For products other than these, we have temporarily disabled shipment creation. We are taking a similar approach with retail vendors.
This will be in effect today through April 5, 2020, and we will let you know once we resume regular operations. Shipments created before today will be received at fulfillment centers.
You can learn more about this on this Help page. Please note that Selling Partner Support does not have further guidance.
We understand this is a change to your business, and we did not take this decision lightly. We are working around the clock to increase capacity and yesterday announced that we are opening 100,000 new full- and part-time positions in our fulfillment centers across the US.
We appreciate your understanding as we prioritize the above products for our customers.
Thank you for your patience, and for participating in FBA.

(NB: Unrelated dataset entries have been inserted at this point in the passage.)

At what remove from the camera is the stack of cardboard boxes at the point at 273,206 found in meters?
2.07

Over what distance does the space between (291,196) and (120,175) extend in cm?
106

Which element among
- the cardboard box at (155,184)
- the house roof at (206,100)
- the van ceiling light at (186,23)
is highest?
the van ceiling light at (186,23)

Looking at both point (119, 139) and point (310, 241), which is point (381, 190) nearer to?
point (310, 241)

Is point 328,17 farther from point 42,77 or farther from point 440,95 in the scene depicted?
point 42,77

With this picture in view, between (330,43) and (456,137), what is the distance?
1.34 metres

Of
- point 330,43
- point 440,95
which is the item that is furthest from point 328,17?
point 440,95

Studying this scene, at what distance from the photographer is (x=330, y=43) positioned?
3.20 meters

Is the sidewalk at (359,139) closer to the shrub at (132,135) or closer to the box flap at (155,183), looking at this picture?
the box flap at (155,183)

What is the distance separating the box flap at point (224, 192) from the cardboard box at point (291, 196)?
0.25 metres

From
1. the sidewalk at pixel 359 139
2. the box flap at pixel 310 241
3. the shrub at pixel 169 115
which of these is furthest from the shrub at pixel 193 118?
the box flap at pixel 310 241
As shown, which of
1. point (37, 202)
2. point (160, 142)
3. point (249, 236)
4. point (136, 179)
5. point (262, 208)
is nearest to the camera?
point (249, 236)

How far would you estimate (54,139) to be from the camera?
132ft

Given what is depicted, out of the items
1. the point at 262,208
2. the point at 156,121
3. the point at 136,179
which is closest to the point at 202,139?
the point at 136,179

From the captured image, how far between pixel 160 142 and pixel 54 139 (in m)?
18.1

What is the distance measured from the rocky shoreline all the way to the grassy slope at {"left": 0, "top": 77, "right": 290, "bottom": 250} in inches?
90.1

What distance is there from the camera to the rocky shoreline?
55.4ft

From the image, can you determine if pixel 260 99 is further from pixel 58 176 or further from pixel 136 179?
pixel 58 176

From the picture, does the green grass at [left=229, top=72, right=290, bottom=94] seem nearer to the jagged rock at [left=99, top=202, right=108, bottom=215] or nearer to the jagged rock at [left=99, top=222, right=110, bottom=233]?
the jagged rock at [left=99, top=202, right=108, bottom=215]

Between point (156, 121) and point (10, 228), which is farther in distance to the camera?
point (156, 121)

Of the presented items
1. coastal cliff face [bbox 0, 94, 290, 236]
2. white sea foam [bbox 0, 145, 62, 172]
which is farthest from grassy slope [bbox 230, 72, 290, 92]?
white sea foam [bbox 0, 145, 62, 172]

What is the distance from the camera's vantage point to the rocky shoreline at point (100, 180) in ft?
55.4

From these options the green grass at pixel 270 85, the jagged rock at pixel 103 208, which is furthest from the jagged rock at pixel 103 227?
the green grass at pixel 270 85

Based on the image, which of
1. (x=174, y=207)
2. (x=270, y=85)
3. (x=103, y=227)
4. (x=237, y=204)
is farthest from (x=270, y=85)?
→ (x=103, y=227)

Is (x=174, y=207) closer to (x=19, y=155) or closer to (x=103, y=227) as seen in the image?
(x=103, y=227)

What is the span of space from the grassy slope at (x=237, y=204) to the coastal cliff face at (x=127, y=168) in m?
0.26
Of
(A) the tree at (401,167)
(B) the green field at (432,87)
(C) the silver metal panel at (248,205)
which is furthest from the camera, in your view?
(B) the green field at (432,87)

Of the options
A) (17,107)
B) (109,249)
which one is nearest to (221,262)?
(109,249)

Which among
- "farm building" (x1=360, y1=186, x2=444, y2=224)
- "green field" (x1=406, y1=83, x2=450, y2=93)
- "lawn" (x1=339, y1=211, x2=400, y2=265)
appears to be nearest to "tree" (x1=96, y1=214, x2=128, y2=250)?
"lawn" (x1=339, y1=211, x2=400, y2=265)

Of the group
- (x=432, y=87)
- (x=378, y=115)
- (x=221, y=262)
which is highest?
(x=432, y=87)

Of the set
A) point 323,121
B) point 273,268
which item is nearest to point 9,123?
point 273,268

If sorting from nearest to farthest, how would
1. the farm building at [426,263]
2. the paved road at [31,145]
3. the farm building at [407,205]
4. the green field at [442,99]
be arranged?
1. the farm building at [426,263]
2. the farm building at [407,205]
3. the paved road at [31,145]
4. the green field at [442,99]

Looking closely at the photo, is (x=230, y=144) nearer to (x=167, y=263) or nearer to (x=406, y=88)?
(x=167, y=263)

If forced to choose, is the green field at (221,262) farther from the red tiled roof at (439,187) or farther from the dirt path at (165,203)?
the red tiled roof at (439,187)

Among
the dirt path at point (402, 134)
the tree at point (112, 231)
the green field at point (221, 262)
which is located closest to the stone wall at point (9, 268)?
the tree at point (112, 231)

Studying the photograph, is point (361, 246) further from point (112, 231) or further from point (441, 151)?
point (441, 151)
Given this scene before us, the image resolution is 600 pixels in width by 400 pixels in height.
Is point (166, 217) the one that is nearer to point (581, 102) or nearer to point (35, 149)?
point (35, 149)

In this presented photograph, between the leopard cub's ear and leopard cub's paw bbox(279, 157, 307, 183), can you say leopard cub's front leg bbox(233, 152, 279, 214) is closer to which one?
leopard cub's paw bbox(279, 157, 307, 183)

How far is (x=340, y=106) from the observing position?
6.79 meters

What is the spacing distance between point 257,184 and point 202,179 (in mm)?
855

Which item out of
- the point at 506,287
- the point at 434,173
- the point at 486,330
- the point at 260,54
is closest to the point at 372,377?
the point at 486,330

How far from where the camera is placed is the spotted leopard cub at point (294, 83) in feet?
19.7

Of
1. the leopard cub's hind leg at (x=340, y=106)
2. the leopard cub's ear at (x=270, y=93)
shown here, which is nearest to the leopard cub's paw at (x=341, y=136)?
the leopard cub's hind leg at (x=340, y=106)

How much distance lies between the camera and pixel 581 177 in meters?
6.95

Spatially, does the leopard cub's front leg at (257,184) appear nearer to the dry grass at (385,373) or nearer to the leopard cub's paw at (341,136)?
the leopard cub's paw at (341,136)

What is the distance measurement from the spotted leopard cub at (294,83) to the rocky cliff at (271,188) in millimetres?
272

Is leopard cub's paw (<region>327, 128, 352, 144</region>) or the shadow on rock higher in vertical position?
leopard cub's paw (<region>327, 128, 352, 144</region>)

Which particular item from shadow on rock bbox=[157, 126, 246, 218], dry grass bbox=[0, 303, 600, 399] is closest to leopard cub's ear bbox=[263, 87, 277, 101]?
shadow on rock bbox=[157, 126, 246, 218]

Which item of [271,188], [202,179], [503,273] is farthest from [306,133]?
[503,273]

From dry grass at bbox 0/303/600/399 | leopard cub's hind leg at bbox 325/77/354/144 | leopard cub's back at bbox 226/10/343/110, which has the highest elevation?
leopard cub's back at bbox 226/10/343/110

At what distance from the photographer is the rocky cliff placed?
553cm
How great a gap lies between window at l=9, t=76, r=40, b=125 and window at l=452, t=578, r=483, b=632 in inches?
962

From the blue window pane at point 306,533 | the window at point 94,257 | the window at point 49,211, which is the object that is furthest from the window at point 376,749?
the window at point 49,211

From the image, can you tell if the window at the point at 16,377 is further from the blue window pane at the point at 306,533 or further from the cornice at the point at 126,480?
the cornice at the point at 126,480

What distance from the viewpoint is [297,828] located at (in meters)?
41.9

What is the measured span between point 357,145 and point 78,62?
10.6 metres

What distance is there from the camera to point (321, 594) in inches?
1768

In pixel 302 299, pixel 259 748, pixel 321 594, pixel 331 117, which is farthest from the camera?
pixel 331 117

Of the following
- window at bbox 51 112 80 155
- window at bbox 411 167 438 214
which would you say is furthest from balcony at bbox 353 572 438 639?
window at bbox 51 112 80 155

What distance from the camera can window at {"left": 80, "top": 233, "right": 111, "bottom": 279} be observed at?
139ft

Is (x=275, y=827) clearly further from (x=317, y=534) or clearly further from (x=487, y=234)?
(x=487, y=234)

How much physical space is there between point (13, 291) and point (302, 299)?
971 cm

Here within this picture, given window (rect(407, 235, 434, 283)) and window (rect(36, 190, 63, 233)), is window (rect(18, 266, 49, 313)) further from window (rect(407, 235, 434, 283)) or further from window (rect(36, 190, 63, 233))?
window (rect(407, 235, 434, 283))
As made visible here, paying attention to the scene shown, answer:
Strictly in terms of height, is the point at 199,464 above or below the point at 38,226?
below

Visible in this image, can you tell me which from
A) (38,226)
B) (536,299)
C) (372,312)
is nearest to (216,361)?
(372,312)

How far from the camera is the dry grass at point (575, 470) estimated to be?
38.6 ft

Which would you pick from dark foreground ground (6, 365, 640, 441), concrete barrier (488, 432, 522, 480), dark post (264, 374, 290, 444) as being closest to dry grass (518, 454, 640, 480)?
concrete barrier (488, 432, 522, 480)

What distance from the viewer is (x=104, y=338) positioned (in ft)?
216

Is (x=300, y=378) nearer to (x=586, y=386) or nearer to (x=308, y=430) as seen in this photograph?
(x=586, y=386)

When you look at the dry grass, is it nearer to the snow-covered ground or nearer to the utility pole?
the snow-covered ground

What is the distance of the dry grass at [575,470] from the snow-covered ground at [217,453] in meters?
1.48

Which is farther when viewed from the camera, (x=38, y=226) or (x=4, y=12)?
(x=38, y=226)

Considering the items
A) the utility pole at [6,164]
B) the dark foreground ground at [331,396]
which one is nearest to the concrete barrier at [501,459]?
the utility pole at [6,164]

After the link and confusion started to spread, Business Insider tweeted a “CLARIFICATION” highlighting that the suspension of shipping was to its warehouses, not from them:
CLARIFICATION: Amazon is suspending all shipments other than medical supplies and household staples *to its warehouses* amid coronavirus crisis — read the memo it just sent sellers https://t.co/LAhlOGZoFh
— Business Insider (@BusinessInsider) March 17, 2020
As observed by Webster and others, implementation of hard paywalls presented an information risk during the COVID-19 pandemic. Business Insider’s paywalled article about changes to logistics at Amazon caused the mistaken belief that Amazon.com would suspend shipping all but medical supplies and high-demand items to its customers; in actuality, the paywalled article reported that Amazon sellers (not shoppers) were the ones primarily affected by the company’s announcement. To further clarify, Amazon.com announced temporary suspensions directly affecting Amazon’s merchants, not its shoppers — changes which would possibly affect availability of some items to a degree. However, it was not true that Amazon was suspending all shipping of all products to everyone; it was limiting what it received, not what it sold.